◆ Source records:

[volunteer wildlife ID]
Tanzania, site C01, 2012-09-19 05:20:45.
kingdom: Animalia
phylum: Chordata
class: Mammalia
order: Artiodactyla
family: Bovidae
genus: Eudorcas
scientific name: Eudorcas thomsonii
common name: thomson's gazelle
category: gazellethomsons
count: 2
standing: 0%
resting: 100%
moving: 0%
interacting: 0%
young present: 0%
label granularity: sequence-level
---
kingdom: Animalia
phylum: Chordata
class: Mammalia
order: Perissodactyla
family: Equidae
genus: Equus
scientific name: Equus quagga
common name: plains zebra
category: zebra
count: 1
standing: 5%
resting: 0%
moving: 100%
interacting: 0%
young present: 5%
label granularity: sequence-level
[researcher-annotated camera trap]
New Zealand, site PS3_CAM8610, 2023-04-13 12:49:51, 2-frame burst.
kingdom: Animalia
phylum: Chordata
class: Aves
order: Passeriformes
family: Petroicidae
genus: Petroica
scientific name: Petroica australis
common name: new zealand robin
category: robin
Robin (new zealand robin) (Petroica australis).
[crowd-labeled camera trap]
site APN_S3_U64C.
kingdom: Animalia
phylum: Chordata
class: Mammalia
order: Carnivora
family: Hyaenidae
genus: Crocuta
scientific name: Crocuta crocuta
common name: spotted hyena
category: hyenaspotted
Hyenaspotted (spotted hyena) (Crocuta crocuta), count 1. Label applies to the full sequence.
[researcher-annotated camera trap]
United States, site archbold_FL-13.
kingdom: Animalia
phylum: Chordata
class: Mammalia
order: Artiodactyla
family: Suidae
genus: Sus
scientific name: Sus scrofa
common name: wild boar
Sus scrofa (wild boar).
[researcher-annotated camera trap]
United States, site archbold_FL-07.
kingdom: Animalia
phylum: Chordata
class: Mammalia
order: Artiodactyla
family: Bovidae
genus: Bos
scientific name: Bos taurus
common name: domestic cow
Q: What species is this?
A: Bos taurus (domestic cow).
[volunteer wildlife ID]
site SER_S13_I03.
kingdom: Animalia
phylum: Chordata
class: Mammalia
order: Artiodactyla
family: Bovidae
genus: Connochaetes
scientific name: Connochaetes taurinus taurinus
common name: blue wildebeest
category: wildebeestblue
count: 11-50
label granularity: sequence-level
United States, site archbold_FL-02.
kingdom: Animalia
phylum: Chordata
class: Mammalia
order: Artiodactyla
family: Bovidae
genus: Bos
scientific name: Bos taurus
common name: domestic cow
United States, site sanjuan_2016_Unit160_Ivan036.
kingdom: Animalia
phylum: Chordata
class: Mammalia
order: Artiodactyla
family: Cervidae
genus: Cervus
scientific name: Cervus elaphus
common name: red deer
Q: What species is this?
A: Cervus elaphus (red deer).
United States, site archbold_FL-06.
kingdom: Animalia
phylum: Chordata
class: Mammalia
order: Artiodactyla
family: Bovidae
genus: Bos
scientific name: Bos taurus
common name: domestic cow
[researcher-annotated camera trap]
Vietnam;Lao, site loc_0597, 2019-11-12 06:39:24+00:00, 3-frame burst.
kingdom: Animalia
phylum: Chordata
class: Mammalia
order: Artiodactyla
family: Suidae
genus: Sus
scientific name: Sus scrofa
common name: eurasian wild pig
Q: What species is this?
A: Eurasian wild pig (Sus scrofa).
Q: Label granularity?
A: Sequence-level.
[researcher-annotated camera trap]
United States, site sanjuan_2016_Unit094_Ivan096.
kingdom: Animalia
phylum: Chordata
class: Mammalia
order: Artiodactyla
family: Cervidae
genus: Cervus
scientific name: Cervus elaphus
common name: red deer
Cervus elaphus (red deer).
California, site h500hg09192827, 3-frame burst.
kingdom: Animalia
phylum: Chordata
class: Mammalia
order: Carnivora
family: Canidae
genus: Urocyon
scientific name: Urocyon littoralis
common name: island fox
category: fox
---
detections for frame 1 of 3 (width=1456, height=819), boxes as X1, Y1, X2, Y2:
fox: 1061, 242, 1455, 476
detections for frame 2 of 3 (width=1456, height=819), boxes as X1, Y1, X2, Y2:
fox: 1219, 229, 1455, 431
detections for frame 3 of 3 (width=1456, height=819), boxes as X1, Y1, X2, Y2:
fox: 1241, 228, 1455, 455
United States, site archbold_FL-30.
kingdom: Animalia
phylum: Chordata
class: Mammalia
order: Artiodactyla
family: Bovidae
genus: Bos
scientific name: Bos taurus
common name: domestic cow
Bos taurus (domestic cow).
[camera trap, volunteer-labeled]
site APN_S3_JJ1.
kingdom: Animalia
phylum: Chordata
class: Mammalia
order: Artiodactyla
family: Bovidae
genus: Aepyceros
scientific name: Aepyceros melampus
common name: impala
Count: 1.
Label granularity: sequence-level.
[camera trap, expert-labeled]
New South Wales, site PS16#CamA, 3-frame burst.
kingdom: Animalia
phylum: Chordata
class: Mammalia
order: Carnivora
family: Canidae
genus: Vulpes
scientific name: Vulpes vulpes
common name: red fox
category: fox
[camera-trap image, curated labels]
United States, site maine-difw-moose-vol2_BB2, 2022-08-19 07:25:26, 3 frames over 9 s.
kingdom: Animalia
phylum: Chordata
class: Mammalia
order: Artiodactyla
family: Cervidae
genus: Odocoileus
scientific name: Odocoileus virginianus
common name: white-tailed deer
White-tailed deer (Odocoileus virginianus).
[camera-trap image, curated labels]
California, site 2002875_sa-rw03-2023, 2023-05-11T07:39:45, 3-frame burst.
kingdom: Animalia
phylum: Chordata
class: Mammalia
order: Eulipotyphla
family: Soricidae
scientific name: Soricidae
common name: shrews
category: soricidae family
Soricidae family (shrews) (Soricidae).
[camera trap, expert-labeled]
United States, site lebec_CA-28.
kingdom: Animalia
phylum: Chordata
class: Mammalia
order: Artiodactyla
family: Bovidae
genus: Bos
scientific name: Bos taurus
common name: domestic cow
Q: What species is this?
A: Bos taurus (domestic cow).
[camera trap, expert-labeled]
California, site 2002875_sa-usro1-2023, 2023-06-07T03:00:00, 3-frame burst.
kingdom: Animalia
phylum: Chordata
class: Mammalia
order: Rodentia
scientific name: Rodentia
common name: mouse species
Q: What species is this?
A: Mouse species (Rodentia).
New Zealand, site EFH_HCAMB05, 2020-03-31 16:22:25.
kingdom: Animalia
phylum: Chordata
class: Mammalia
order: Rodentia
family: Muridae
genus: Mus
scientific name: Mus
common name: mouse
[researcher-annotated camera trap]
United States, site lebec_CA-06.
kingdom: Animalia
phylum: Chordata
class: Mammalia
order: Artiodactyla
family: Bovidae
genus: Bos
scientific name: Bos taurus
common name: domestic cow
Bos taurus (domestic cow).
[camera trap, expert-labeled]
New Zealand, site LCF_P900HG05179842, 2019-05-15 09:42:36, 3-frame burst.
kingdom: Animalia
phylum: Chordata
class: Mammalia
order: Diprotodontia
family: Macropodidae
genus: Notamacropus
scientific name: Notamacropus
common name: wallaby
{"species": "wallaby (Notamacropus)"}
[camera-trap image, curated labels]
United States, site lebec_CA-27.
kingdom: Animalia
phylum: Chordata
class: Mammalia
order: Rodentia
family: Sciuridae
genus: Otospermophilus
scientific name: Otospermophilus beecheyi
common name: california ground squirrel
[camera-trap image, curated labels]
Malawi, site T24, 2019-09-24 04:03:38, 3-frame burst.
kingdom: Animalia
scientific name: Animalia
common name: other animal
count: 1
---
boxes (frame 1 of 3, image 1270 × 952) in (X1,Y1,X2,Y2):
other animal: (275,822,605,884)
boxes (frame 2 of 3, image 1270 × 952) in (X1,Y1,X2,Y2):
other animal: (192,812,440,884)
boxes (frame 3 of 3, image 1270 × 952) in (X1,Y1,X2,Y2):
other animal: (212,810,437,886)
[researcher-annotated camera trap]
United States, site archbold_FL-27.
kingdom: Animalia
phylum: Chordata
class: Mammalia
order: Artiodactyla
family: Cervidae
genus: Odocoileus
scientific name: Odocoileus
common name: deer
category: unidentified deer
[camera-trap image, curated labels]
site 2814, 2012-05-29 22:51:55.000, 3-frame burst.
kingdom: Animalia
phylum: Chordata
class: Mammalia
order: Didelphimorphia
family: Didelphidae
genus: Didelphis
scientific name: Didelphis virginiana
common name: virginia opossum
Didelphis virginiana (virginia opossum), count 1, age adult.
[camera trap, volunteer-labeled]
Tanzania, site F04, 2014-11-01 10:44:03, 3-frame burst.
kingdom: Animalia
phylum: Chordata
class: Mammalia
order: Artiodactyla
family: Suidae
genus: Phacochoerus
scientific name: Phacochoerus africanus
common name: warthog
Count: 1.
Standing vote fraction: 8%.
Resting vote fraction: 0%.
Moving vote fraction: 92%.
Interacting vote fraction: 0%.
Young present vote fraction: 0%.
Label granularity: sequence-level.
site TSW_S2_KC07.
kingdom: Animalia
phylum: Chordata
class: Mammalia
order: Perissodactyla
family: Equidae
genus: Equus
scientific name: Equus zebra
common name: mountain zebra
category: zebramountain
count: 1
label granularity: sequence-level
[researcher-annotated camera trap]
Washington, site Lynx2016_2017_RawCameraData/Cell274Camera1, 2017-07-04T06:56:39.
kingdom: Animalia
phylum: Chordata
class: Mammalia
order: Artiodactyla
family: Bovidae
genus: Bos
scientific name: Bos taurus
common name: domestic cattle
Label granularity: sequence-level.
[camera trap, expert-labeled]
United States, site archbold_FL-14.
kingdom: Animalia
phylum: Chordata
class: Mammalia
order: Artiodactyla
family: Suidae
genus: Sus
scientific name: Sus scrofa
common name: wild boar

◆ Problem details: What is needed is every line from the beginning of the data up to and including the line with "standing: 0%", given again word for word.

◆ Solution to the exercise:
[volunteer wildlife ID]
Tanzania, site C01, 2012-09-19 05:20:45.
kingdom: Animalia
phylum: Chordata
class: Mammalia
order: Artiodactyla
family: Bovidae
genus: Eudorcas
scientific name: Eudorcas thomsonii
common name: thomson's gazelle
category: gazellethomsons
count: 2
standing: 0%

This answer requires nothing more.